=== Task A ===
In the Hoberman Circle write-up below, what shape is the basic geometry built on?
=== Task B ===
Using the Hoberman Circle write-up below, explain why feedback on the required stock length is wanted.
=== Task C ===
In the Hoberman Circle write-up below, turn the paragraph that begins "I choose a position for each frame" into a short bulleted list that keeps its main facts.

Since we are likely to use available stock material, we’ll want feedback on the required stock length based on our chosen parameters. This helps us choose a balance of parameters that can be made with available materials. If the feedback tells us a stock length that’s greater than what’s available, we can increase the number of sides or reduce the radius to arrive at feasible dimensions.

• Stock Length is calculated later in the definition, but I’ll place an info box here for the easy feedback.

Initial Calculations

The fundamental geometry of a Hoberman Circle is based on a regular polygon of n sides. We’ll need to know:

• The interior angle of the regular polygon
• The distance between the scissor arm vertex and end pivot points

Since we intend to build from wood stock, we’ll need:

• Miter cut details where two arms will butt join to make a single scissor arm

Control Frames as an Intuitive UI

I find joy in building simple UI elements that are intuitive and encourage creative exploration. For each layer, Radius and Rotation, combined with Height will allow us to create unlimited attractive variations for our fundamental geometry. Combined we can create twisting features and elevation profiles.

Rotation Frame 

Frame width is associated with rotation. Frame height is associated with tower height.

Any curve within the frame serves as a function where every point of the curve is a direct relationship between layer height and the rotation for that layer.

In the first example frame, all layers have the same rotation. It will produce a structure without any spin. The second example shows a straight line at an angle. This will result in a consistent helical twist.

Profile

Frame width is associated with radius, from minimum to maximum. Frame height is associated with tower height.

Any curve within the frame serves as a function where every point of the curve is a direct relationship between layer height and the radius for that layer. Stacking each layer will result in a tower whose elevation profile matches the curve in this frame.

In the first example frame, the curve is straight up at about 75% of max radius. It will produce a straight, vertical structure. The second example shows a curve whose base starts at 75% width and progressively closes down to a small radius. This will result in a dome shaped building profile.

Control Frame

I choose a position for each frame and an appropriate domain for the x and y axis. Then automatically generate a frame object in Rhino space so that we can snap to it when playing with the design curves. There are a couple frame labels for clarity and there’s a redraw button for if the fundamental parameters are adjusted.

Control Curve Identification

To further improve the ease of design, I reduce workflow friction by automatically recognizing a curve that is contained in the Control Frame. This way we can build a collection of curves and simply swap them out to revisit and compare our favorites.

=== Collected material ===
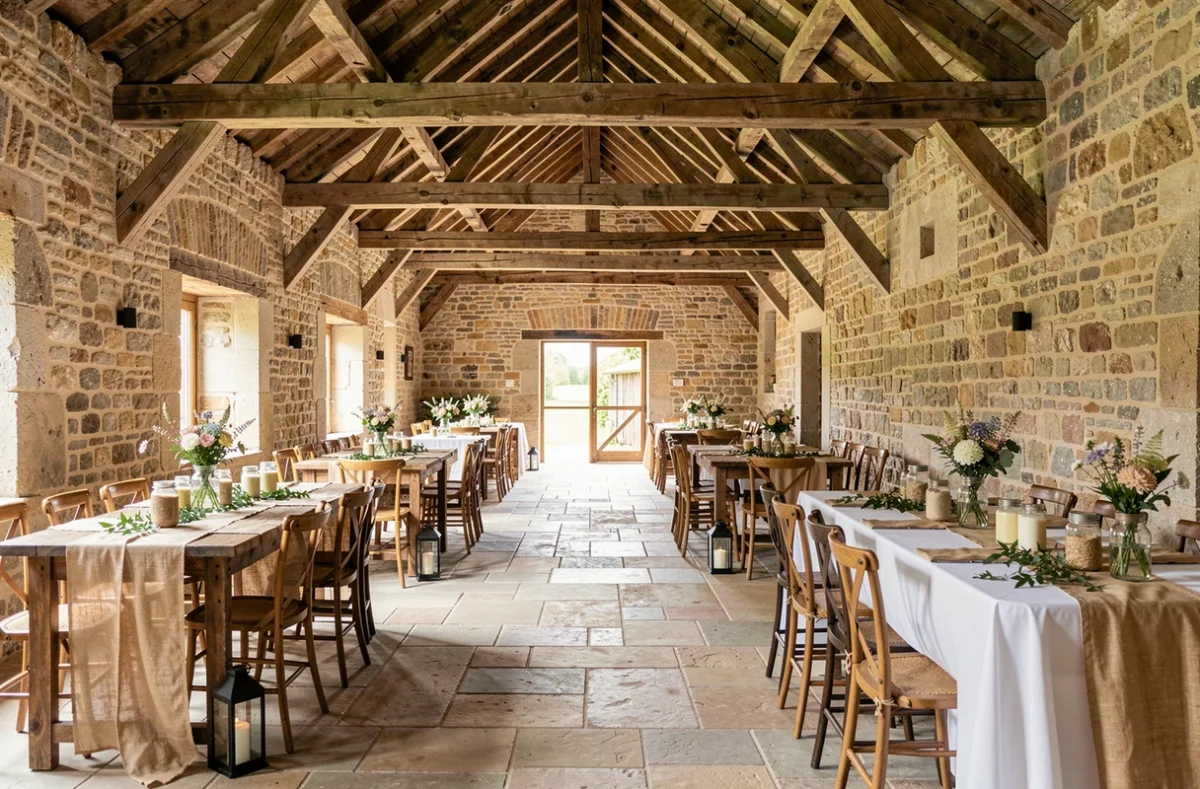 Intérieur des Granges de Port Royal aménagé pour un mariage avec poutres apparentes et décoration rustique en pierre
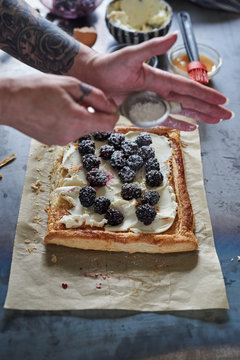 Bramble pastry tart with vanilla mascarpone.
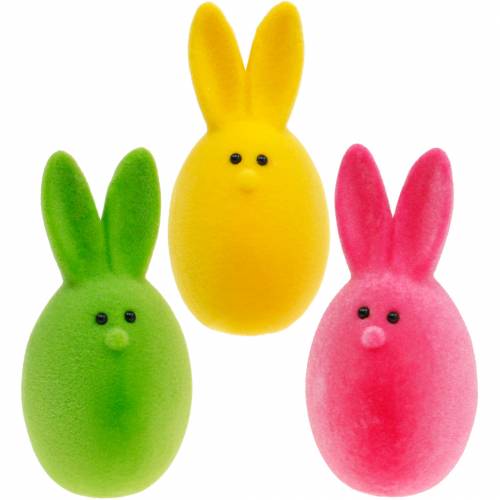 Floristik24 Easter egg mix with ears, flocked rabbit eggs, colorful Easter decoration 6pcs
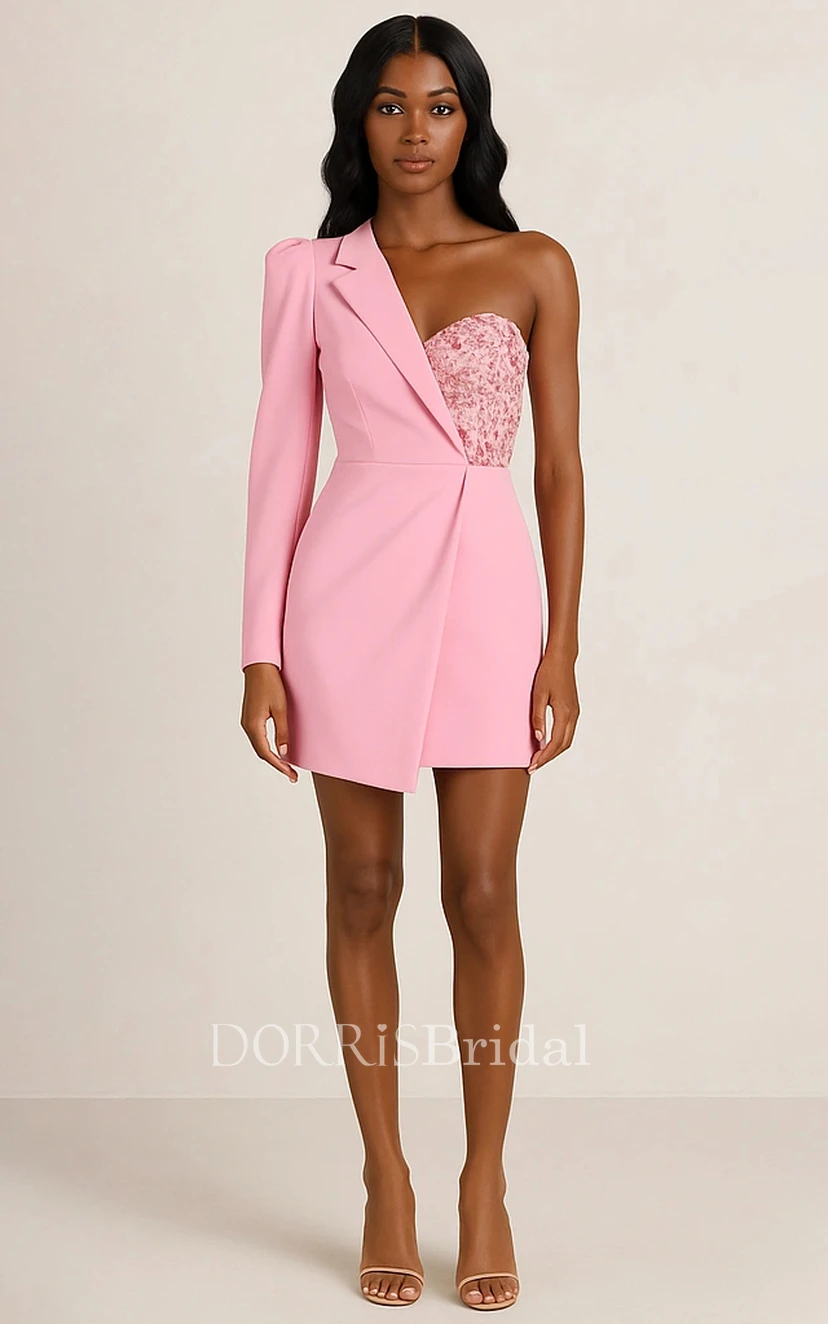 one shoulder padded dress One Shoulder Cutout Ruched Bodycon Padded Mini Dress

=== Response area A ===
A regular polygon of n sides.

=== Response area B ===
The build will likely use available stock material, so the feedback helps pick a balance of parameters that can be made from what's on hand. If the required length is more than what's available, the number of sides can be increased or the radius reduced to reach workable dimensions.

=== Response area C ===
- A position and a suitable domain for the x and y axis are chosen for each frame.
- A frame object is generated automatically in Rhino space so design curves can snap to it.
- A couple of frame labels are added for clarity.
- A redraw button is there for when the fundamental parameters are adjusted.